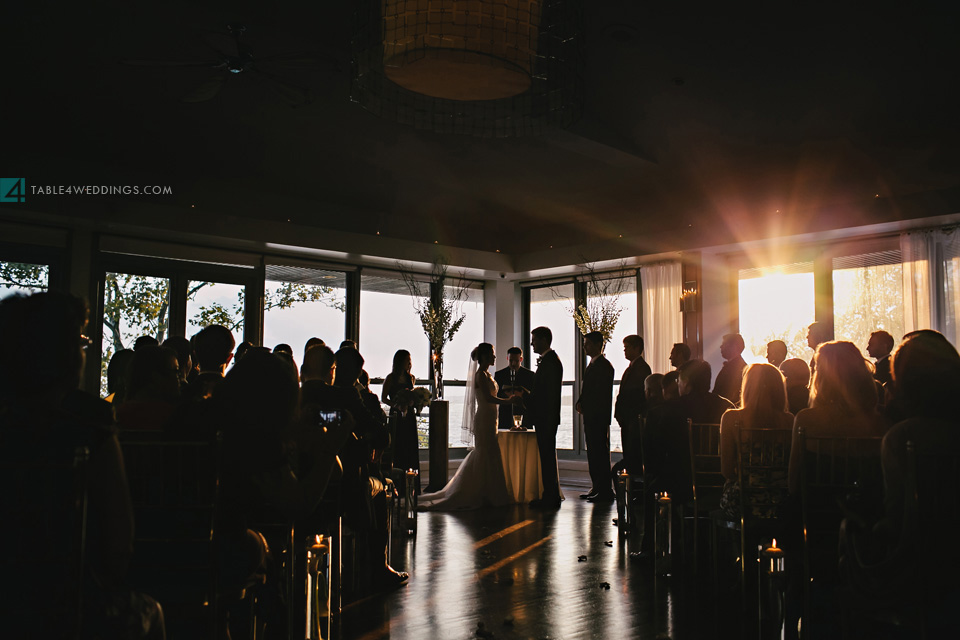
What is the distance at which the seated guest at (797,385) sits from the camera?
4723 mm

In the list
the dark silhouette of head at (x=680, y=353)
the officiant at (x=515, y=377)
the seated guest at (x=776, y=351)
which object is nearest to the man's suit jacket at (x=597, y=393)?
the dark silhouette of head at (x=680, y=353)

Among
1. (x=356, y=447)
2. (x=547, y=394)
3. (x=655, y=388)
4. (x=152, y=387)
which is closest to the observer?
(x=152, y=387)

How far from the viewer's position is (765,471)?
341 centimetres

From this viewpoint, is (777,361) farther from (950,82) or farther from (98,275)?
(98,275)

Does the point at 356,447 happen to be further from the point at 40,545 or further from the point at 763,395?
the point at 40,545

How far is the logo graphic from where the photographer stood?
712 centimetres

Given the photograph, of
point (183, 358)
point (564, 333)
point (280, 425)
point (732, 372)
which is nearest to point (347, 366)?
point (183, 358)

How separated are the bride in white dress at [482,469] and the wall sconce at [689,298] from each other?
3.28 meters

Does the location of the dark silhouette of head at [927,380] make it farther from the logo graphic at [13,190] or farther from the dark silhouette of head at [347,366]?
the logo graphic at [13,190]

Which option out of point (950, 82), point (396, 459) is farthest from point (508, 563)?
point (950, 82)

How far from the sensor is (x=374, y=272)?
1073cm

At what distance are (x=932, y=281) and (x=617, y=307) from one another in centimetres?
412

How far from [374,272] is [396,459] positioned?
3641mm

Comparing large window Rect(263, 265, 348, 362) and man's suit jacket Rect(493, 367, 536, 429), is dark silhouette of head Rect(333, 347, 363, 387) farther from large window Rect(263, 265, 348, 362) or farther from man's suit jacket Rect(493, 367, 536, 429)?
large window Rect(263, 265, 348, 362)
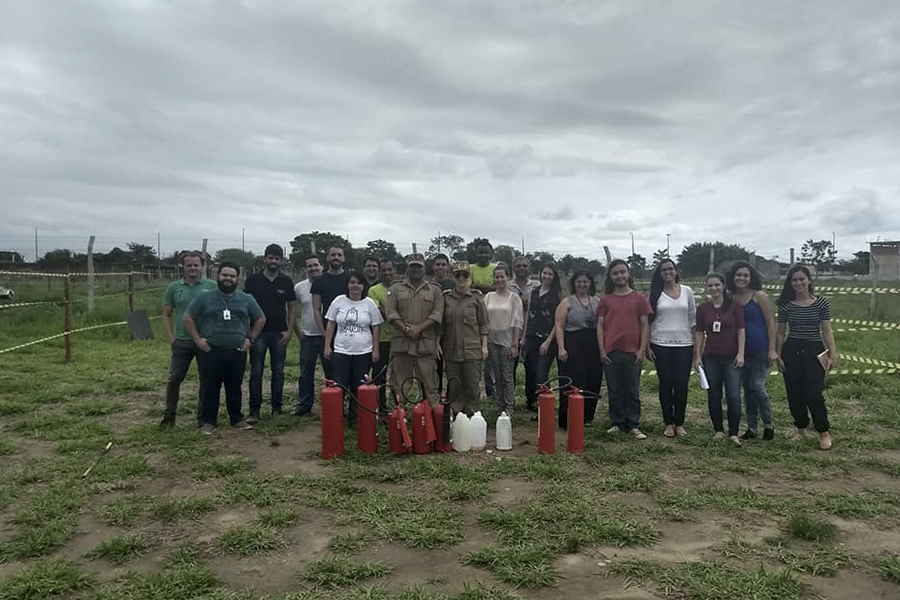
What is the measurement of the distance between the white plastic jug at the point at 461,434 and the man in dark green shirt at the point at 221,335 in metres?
2.28

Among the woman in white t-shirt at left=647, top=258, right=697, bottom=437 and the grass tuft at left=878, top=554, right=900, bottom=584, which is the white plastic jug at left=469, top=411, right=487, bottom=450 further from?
the grass tuft at left=878, top=554, right=900, bottom=584

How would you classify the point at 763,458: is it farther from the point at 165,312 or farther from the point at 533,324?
the point at 165,312

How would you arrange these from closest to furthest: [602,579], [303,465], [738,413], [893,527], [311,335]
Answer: [602,579]
[893,527]
[303,465]
[738,413]
[311,335]

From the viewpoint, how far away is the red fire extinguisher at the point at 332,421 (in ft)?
17.2

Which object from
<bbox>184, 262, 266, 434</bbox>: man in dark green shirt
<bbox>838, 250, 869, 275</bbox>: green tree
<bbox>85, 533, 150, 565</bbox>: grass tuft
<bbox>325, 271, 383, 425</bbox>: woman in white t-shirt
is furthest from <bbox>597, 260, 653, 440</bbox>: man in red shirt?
<bbox>838, 250, 869, 275</bbox>: green tree

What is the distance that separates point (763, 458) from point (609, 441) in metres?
1.31

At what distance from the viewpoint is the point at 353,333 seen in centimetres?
609

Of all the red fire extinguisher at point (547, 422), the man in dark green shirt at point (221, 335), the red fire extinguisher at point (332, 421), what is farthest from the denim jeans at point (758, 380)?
the man in dark green shirt at point (221, 335)

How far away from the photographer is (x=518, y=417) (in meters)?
6.95

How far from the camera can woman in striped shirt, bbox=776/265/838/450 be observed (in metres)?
5.68

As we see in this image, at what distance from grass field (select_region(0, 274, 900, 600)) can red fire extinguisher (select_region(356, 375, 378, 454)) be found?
15 cm

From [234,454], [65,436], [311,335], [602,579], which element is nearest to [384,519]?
[602,579]

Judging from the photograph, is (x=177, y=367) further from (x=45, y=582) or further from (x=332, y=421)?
(x=45, y=582)

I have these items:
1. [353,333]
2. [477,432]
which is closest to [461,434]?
[477,432]
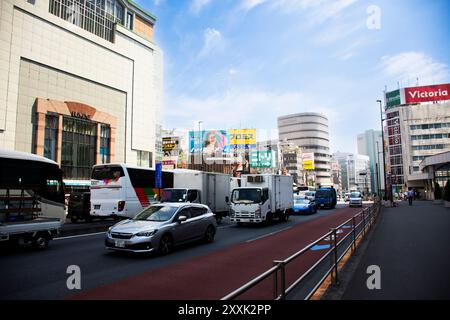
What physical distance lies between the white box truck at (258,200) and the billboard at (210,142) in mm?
54334

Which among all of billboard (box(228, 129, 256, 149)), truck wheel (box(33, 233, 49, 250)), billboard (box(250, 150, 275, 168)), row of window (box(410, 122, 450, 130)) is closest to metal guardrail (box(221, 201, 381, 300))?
truck wheel (box(33, 233, 49, 250))

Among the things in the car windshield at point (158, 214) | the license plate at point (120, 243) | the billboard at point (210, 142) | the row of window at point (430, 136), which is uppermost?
the row of window at point (430, 136)

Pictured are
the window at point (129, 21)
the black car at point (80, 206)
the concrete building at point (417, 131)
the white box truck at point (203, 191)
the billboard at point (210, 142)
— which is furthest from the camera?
the concrete building at point (417, 131)

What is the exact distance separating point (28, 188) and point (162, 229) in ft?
A: 21.7

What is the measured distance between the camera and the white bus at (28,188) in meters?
11.5

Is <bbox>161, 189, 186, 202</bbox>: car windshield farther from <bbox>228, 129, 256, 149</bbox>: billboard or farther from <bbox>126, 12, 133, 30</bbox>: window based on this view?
<bbox>228, 129, 256, 149</bbox>: billboard

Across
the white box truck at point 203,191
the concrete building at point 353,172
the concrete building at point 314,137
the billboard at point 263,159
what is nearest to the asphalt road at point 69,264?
the white box truck at point 203,191

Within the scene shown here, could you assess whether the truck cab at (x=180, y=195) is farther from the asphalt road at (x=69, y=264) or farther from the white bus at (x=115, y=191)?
the asphalt road at (x=69, y=264)

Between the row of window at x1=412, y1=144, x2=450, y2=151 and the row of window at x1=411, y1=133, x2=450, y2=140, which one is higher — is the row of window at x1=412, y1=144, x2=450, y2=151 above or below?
below

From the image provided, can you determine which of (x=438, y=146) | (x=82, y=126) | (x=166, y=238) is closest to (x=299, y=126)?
(x=438, y=146)

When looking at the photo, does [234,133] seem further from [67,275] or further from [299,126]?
[299,126]

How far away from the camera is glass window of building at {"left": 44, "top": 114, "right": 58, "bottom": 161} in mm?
35719

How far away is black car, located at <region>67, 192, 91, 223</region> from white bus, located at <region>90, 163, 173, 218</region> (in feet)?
10.6
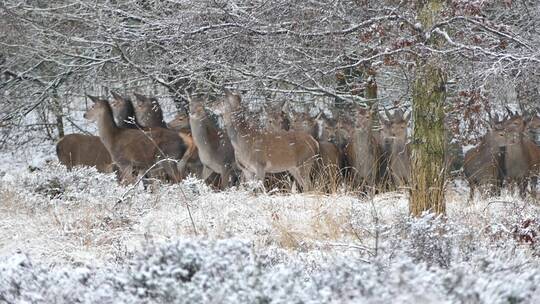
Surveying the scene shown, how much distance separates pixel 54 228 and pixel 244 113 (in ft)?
12.4

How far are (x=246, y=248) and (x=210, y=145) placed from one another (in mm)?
9388

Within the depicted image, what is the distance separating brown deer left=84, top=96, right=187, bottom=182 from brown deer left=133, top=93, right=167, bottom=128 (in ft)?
3.73

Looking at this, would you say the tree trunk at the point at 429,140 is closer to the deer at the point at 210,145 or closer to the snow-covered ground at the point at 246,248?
the snow-covered ground at the point at 246,248

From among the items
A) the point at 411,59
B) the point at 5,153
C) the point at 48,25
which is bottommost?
the point at 5,153

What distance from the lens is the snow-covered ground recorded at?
14.9ft

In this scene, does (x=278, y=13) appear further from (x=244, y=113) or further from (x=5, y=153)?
(x=5, y=153)

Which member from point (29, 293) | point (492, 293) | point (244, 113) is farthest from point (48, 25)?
point (492, 293)

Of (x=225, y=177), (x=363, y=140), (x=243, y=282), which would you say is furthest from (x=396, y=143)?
(x=243, y=282)

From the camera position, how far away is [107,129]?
14.8 metres

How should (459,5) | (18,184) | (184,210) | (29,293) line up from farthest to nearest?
(18,184)
(184,210)
(459,5)
(29,293)

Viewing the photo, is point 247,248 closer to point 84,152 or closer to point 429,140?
point 429,140

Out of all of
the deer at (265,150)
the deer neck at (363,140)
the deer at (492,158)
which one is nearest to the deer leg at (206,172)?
the deer at (265,150)

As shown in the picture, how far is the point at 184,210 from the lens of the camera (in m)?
9.72

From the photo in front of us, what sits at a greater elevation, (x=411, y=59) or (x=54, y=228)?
(x=411, y=59)
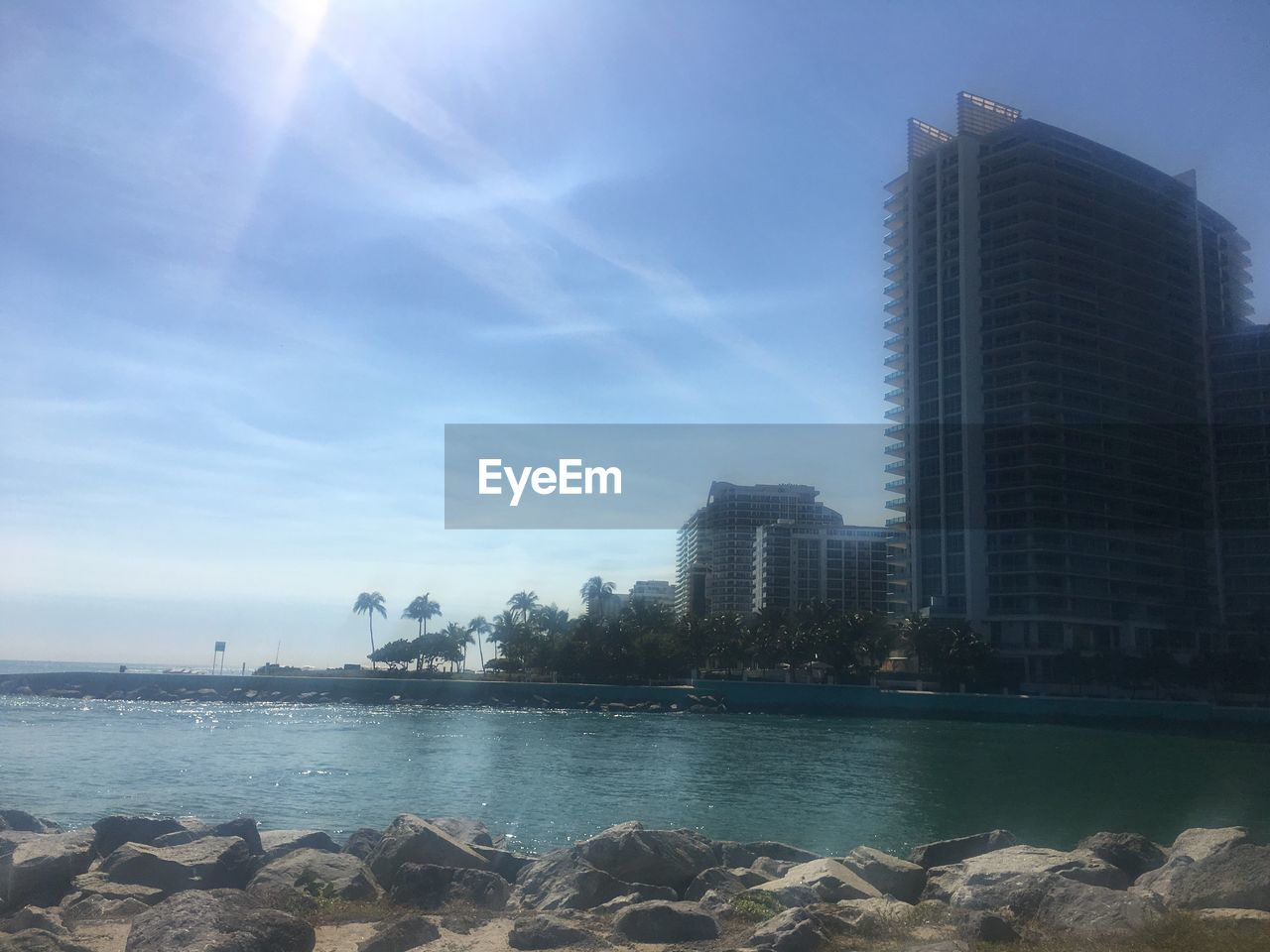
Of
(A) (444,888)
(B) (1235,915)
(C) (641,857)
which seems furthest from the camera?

**What this task involves**
Rewrite everything from the line containing "Out of all of" down to the end of the records, changing "furthest" to "farthest" and keeping every other word the same. Omit the pictures from your answer.

**Expected answer**
Out of all of
the deer at (265,150)
the deer neck at (363,140)
the deer at (492,158)
which one is nearest to the deer leg at (206,172)?
the deer at (265,150)

As shown in the picture, how far is the point at 184,210 from the lens of the camera (in m)?
9.72

From the photo in front of us, what sits at a greater elevation, (x=411, y=59) or (x=54, y=228)?
(x=411, y=59)
Of
(A) (444,888)
(B) (1235,915)
(C) (641,857)
which seems farthest from the camera?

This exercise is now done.